Giving Compass' Take:

• Adele Peters highlights concerns listed in a UN report that found that 1 million species are at risk of extinction because of human intervention. 

• How can funders work to mitigate the environmental damage caused by humans? 

• Learn how to fund environmental issues


The natural world is declining in a way that’s unprecedented in human history, and that’s not just because of climate change.

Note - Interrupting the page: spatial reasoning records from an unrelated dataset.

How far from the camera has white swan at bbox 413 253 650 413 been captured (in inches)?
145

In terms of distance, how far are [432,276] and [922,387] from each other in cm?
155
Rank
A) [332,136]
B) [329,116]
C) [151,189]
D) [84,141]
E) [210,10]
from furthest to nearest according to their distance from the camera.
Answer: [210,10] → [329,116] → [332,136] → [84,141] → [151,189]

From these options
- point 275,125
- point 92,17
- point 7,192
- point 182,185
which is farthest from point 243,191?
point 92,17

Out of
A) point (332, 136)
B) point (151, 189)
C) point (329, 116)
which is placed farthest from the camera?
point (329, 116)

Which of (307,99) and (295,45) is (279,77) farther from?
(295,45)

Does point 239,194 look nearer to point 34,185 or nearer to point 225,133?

A new report–the most comprehensive study of life on Earth ever completed–lays out the threats in detail, beginning with one staggering fact: Around 1 million animal and plant species are now at risk of extinction.

More than a third of marine mammals and more than 40% of amphibian species are threatened, according to the report, compiled over three years by hundreds of experts for the UN’s leading research body on nature, who drew on over 15,000 other studies and sources to compile the report. Human activity has significantly altered three-quarters of the Earth’s land and around two-thirds of the marine environment. The changes aren’t just a loss for wildlife. They pose a significant risk for our own life-support systems. Hundreds of billions of dollars worth of crops are at risk from the loss of bees and other pollinators. As many as 300 million people face a higher risk of floods and hurricanes because of the loss of coastal ecosystems. And as forests disappear, we’re losing one of the best tools we have to combat climate change.